La Villa Archange, Le Cannet 2

November 1, 2011

Linda and I ate at La Villa Archange in October 2010 a few months after it opened and was still not in any of the guides. I wrote then that, if I were a Michelin inspector, I would have no trouble recommending two stars. Last March Michelin did award the two stars, which is an unusual achievement for a new restaurant even when the chef is well known. So Linda and I were looking forward to a fine meal when we returned to La Villa Archange for dinner on September 7, 2011.

The weather was lovely so everyone was served outside in the patio. We were quickly served glasses of Laurent Perrier champagne and an assortment of interesting hors d’œuvres.

_Given material_
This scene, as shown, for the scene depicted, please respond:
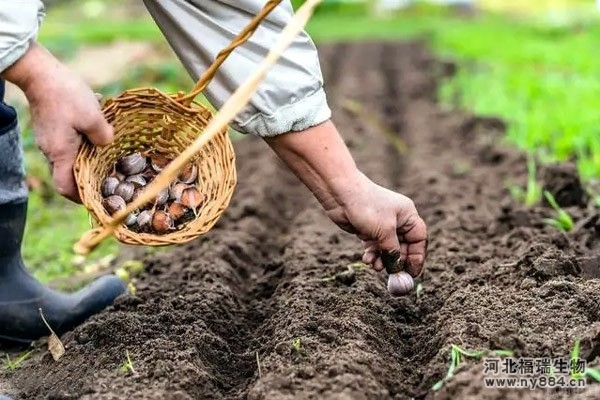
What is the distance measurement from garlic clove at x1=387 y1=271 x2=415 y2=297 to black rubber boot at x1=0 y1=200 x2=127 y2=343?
93cm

_Written problem 1_
In the La Villa Archange review, on what date did the writer and Linda return to the restaurant for dinner?
_Written problem 2_
Reproduce word for word the portion of the La Villa Archange review that begins at the words "November 1, 2011" and ends after "September 7, 2011.".

_Full solution 1_
September 7, 2011.

_Full solution 2_
November 1, 2011

Linda and I ate at La Villa Archange in October 2010 a few months after it opened and was still not in any of the guides. I wrote then that, if I were a Michelin inspector, I would have no trouble recommending two stars. Last March Michelin did award the two stars, which is an unusual achievement for a new restaurant even when the chef is well known. So Linda and I were looking forward to a fine meal when we returned to La Villa Archange for dinner on September 7, 2011.